Six mois avant le sommet de la COP26 sur le changement climatique qui se tiendra à Glasgow, l'observation extraordinaire d'une baleine grise ce mois-ci en Méditerranée, est un rappel brutal du fait que le changement climatique entraîne des changements dans l’océan.
Les baleines grises vivent dans l'océan Pacifique. Elles y effectuent une longue route de migration annuelle entre la Basse-Californie, au Mexique, où les femelles donnent naissance à leurs baleineaux en hiver, et la mer de Béring, entre l'Alaska et la Russie, où elles trouvent leurs zones d'alimentation en été avant de retourner dans les eaux chaudes de la Basse-Californie. Cela représente un voyage aller-retour d'environ 12 000 miles le long des côtes du Mexique, des États-Unis, du Canada et de l'Alaska. Mais aussi long que soit ce voyage, ces géants ne s'aventurent normalement jamais dans l'Atlantique et encore moins dans la Méditerranée.
Selon les archives historiques, il existait autrefois une population de baleines grises de l'Atlantique, mais elle s'est éteinte au XVIIe ou au XVIIIe siècle à cause de la chasse, population perdue à jamais à cause de la négligence de l'homme. Nous pouvons donc affirmer que la jeune baleine grise qui erre ce mois-ci entre les côtes du Maroc, de l'Italie, de la France et de l'Espagne n'est pas originaire de cette mer et s'est égarée à cause du changement climatique.
Voici ce qui s'est passé : Poussée par la fonte du passage nord-ouest de l'Arctique et la diminution des réserves de nourriture dans la mer de Béring, l'audacieuse jeune baleine grise a nagé vers le nord et l'est et a pris un mauvais virage au sommet de l'océan Atlantique. C'est le deuxième cas documenté d'une baleine grise du Pacifique perdue en Méditerranée ; le premier a eu lieu il y a onze ans dans des circonstances similaires. La baleine grise de 2010 avait réussi à ressortir de la Méditerranée par le détroit de Gibraltar, mais les scientifiques avaient perdu sa trace par la suite. Il est peu probable qu'elle ait pu regagner l'Arctique et le Pacifique. Elle est vraisemblablement morte d'épuisement et de faim dans l'Atlantique, comme c'est le cas aujourd’hui pour la baleine grise perdue qui serait émaciée et désorientée selon les témoignages de biologistes qui l’observent.

▶ **ENREGISTREMENTS FOURNIS**
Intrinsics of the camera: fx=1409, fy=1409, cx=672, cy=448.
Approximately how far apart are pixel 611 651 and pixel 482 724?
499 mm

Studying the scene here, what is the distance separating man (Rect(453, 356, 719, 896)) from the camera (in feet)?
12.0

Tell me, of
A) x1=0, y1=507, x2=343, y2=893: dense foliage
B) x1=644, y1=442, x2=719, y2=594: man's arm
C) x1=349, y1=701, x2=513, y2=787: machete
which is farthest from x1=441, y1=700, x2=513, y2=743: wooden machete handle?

▶ **CONSIGNE**
Reproduisez fidèlement le passage du texte sur la baleine grise qui commence à « Six mois avant » et se termine à « changements dans l’océan. ».

▶ **VOTRE RÉPONSE**
Six mois avant le sommet de la COP26 sur le changement climatique qui se tiendra à Glasgow, l'observation extraordinaire d'une baleine grise ce mois-ci en Méditerranée, est un rappel brutal du fait que le changement climatique entraîne des changements dans l’océan.